Falstaff, Philharmonie de Paris, 29 septembre 2017
Un opéra en version de concert : rassurant car pas de mise en scène ridicule à subir ? Falstaff version Philharmonie de Paris 2017 met la question à l’épreuve.
L’histoire : voir ici.
La représentation : le problème d’un concert, qui plus est lyrique, à la Philharmonie, est que l’on n’entend pas la même chose selon l’endroit où l’on est placé. Au second balcon, face à cour, la différence est sensible entre le rang E, où l’acoustique sèche étouffe et les voix et l’orchestre, et le rang G, où l’on entend mieux l’effort que font les voix pour percer. Dans ces deux cas, même s’il vaut clairement mieux être assis au rang G, il est quasi impossible de percevoir des nuances médianes, tout effort musical semblant se dissoudre dans l’air. Seuls les piani finaux de Lisette Oropesa (Nanetta), rêvant d’Andrew Staples (Fenton), permis par une orchestration adaptée, contrastent avec l’obligation faite aux chanteurs de projeter fort et loin.
Le plateau : dans ces conditions difficiles, tous les solistes (dix, dont, bien sûr, pas un Français, ce serait d’un vulgaire !) brillent par leur métier et, pour les plus sollicités, par leur endurance.
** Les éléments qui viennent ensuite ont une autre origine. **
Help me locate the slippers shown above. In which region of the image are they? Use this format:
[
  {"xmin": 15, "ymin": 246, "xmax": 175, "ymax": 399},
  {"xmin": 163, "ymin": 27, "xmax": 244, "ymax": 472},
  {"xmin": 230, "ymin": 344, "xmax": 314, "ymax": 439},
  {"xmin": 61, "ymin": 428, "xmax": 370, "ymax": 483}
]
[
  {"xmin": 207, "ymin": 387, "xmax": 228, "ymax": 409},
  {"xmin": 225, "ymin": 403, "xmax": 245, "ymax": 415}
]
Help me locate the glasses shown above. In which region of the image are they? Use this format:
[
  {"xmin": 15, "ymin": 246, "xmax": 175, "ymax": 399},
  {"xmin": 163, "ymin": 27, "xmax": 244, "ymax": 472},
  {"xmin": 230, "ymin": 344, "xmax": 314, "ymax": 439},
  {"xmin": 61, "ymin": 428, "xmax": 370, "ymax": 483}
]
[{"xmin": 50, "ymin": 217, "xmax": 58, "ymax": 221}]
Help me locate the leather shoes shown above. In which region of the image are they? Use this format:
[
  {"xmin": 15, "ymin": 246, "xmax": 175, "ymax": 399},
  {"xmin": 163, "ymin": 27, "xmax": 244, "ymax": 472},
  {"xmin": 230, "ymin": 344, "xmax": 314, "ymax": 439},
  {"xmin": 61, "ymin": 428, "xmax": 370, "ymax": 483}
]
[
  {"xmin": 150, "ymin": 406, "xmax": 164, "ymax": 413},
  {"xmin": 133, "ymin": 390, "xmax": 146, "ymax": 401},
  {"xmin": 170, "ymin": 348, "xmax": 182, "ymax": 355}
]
Ambrogio Maestri, Falstaff jusqu’au bout du bidon, surjoue avec gourmandise son rôle de bouffe, renonçant tout à fait à rendre touchant ce personnage grotesque. Teresa Iervolino (Dame Quickly) n’est pas en reste dans son rôle d’entremetteuse multipliant les « Reverenza » sans faiblir. Barbara Frittoli (Dame Alice Ford) joue soigneusement les allumeuses intouchables, et Christopher Maltman (Ford) incarne les outragés repentis d’une voix idoine. L’orchestre fait le travail avec une précision qui compense une acoustique peu flatteuse ; le chœur, amateurs éhontément exploités, donne vaillamment de la voix dans un petit rôle interprété pour partie par cœur (on regrette pour le principe que certaines choristes soient insuffisamment présentes à leur travail bénévole comme en témoignent des gestes parasites, mais la puissance et la justesse de la phalange séduisent).
La question : interroge la semi-mise en scène qu’incarnent les solistes. Tous chantent de mémoire, mais les voir s’activer dans un espace abstrait (un siège de pianiste figure le paravent, une marche symbolise une cachette…) et des costumes neutres sauf exception (Falstaff osant un T-shirt humoristique à la fin du III) perturbe l’auditeur. Pour un opéra en concert, c’est trop ; pour un concert mis en espace, c’est insatisfaisant. On sent bien que ces acteurs-chanteurs roués auraient préféré un véritable travail scénique avec quelques accessoires bien sentis ; devant l’importance de la spatialisation du jeu, on est d’autant moins convaincu que cette option mitoyenne entre opéra de concert et œuvre mise en jeu soit optimale.
Le bilan : une musique gouleyante, des artistes expérimentés, une bonne maîtrise globale signée Daniel Harding assurent au spectateur une soirée peut-être un brin frustrante, mais assurément agréable.